Es ist daher ein besonderes Verdienst, dass zu den wenigen verfügbaren Veröffentlichungen, die an dieser Unkenntnis etwas zu ändern suchen, nun der kleine Band über „Griechische Gefangene in deutschen Konzentrationslagern“ hinzugekommen ist – ein Thema, das erst recht unterbelichtet ist. Allein im KZ Dachau waren mehr als 1000 Griechinnen und Griechen inhaftiert, von denen 93 im Lager umkamen beziehungsweise ermordet und 668 befreit wurden; die anderen wurden weiterverschleppt. Circa 160 000 Menschen aus Griechenland mussten Zwangsarbeit vor allem für die deutsche Kriegswirtschaft leisten, die meisten davon im besetzten Griechenland selbst.

Ungewisses Schicksal: Griechische Juden, die gegen die deutsche Wehrmacht gekämpft hatten, 1943 in einem Sammellager. (Foto: Scherl/Süddeutsche Zeitung Photo)

Nach kaum erfolgreichen Anwerbeaktionen für den Arbeitseinsatz in Deutschland verschleppten die deutschen Besatzungsbehörden ab 1943 verstärkt vor allem Jugendliche und junge Männer nach Deutschland. Der Band von Eleni Tsakmaki versammelt 13 Einzelschicksale, darunter die von drei Frauen. Die Mehrzahl der porträtierten Menschen wurde in Konzentrations- oder Arbeitslagern inhaftiert und zur Zwangsarbeit eingesetzt. Mehrere von ihnen wurden als 13- bis 17-jährige Jugendliche willkürlich auf der Straße verhaftet und unter unmenschlichen Bedingungen nach Deutschland deportiert.

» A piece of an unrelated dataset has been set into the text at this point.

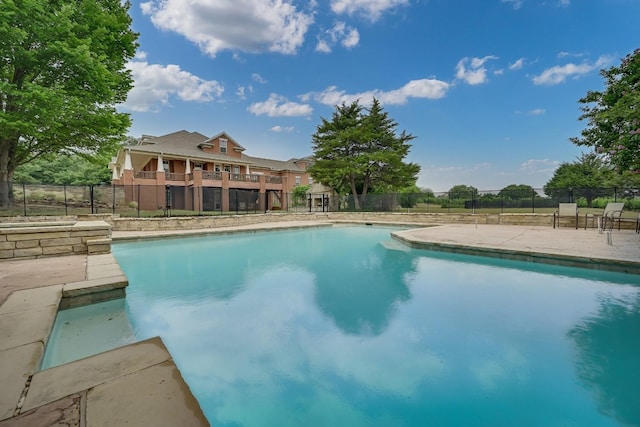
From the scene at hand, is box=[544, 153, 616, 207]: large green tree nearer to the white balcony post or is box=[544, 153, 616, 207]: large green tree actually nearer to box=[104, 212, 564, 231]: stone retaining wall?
box=[104, 212, 564, 231]: stone retaining wall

Flucht aus dem KZ Dachau – und erneut gefangen

Viele hatten nicht einmal Zeit, ihre Familien zu informieren, so wie Panajiotis Grivas oder Kostas Roubakostas, die die brutale Lagerhaft und anstrengenden Arbeitseinsätze überlebten und erst nach Kriegsende wieder vor den Türen ihrer von Sorgen verzehrten Familie standen. Andere wurden aufgrund ihrer Zugehörigkeit zu griechischen Widerstandsgruppen verhaftet und besonders brutal behandelt. Am ausführlichsten wird die dramatische Geschichte von Georgios Psaropoulos wiedergegeben, der eher durch unglückliche Zufälle im Konzentrationslager Dachau landete und nach einer gelungenen Flucht erneut dort inhaftiert wurde. Schließlich wurde er zum Arbeitseinsatz in der Nähe des KZ Mittelbau-Dora verbracht, in dem sich Häftlinge zu Tode schuften mussten, wenn sie nicht von ihren deutschen Bewachern ermordet wurden.

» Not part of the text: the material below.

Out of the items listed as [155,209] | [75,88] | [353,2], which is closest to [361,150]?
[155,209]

Die Erinnerung wachhalten: Gedenken vor dem Holocaust-Memorial in Thessaloniki im Jahr 2023. (Foto: SAKIS MITROLIDIS/AFP)

Auch wenn Griechinnen und Griechen anders als jüdische oder osteuropäische Häftlinge in den Konzentrationslagern auf den ersten Blick nicht im Fokus der Vernichtungspolitik des Nationalsozialismus standen, zeigen die Berichte eindrucksvoll, wie überaus grausam sie oftmals behandelt wurden. Das Überleben wurde aufgrund von Misshandlungen, Unterernährung und fehlender Gesundheitsversorgung zur reinen Glücksache. Jannis Arazos wog als 21-Jähriger noch 45 Kilo, nachdem er das Strafgefangenenlager Bernau bei Rosenheim überlebt hatte. Jüdischen Griechinnen und Griechen gelang es nur in Ausnahmefällen, der Ermordung zu entkommen, so wie im Falle der im Band dokumentierten Geschichte der Auschwitzüberlebenden Lina Perachia.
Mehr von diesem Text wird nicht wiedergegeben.